----- Text shown

Make Your Hippo Dance
The hippocampus is the part of the brain in which learning resides. We need to 'Make Our Hippos Dance'!
Recent findings from neuroscience about how we learn were summarized by David Rock and others into the AGES model in 2010. The model outlines how Attention, Generation, Emotions and Spacing make learning stick by maximizing the activation of the hippocampus.
Attention is about focusing on one thing at a time. We can help learners focus their attention by making learning situations real and personal, varying learning techniques to provide novelty, using deadlines or other challenges to apply moderate pressure, and making information easy to digest.
How we use Attention
We vary our verbal and visual delivery often. We ask questions, encourage group discussion and activities, incorporate scenarios and case studies, show videos and tell stories.
We follow the 90/20/10 principle for planning how long participants are involved in an activity: 90 minutes is the maximum that participants can sit before they take a physical break (wash rooms, stretch, coffee); 20 minutes is the maximum that should be spent covering one topic or skill set; 10 minutes is the maximum that participants can focus on one mode of delivery (e.g. lecture) before tuning out.
Generation is about making maximum connections in the brain. Our memories are web-like and the more associations, the thicker the web and the easier it is to find the information later. It is important for learners to contextualize and personalize their learning. They should compare new knowledge with their existing knowledge.
How we use Generation
Training moves learners from the known to the unknown. Trainers incorporate questions to find out what participants already know and to expand, correct or redirect their thinking. Whenever trainers can ask a question rather than tell, they build confidence and cognitive connections that encourage to participants take the learning outside the classroom. Emphasizing transferable skills and knowledge helps learners build upon what they already have and increases positive outcomes.
People naturally learn through getting answers to What? So What? Now What? These questions help guide the training that we deliver. “What” provides the information; “So What” tells them why they need to know it, with a focus on how it will help them (and not just the organization); “Now What” provides simple action steps that are within the participant’s control so they can do something with their learning.
Emotions are the hook for learning; they burn learning onto the hippocampus. Emotional investment and stimulation answers the question, "Why does this learning matter to me?"
A moderate amount of negative emotion gets us connecting, but a large amount reduces innovation. If we want to use emotion for learning but don't want to stifle creativity or scare people off, we need to help learners experience positive emotions. The easiest ways to generate emotional rewards in a training program are by helping learners gain mastery of new tasks, giving positive feedback, and helping learners feel related by connecting deeply with one another.
How we use Emotions
We encourage learners to explore their own scenarios and to share them with others. By sharing stories, people relate. We work with learners and clients to reframe their experiences and situations in order to see the positives and build on strengths that already exist.

----------

**Written instruction 1:**
What four components make up the AGES model, according to the text on learning and the hippocampus?
**Written instruction 2:**
According to the text on learning and the hippocampus, how long can participants focus on one mode of delivery before tuning out?
None of the data below is needed.

----- Stored records

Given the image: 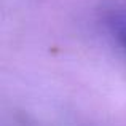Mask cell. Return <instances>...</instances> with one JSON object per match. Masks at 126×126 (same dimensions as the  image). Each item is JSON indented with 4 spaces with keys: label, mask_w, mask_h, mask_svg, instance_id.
<instances>
[{
    "label": "cell",
    "mask_w": 126,
    "mask_h": 126,
    "mask_svg": "<svg viewBox=\"0 0 126 126\" xmlns=\"http://www.w3.org/2000/svg\"><path fill=\"white\" fill-rule=\"evenodd\" d=\"M120 37H121V40H123V43L126 45V27H123L120 31Z\"/></svg>",
    "instance_id": "6da1fadb"
}]
</instances>
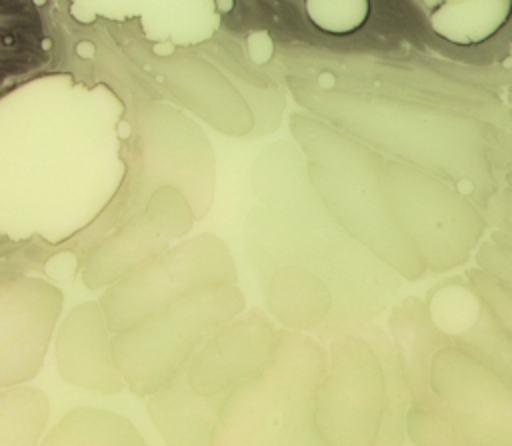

----------

**Task result 1:**
Attention, Generation, Emotions, Spacing

**Task result 2:**
A maximum of 10 minutes.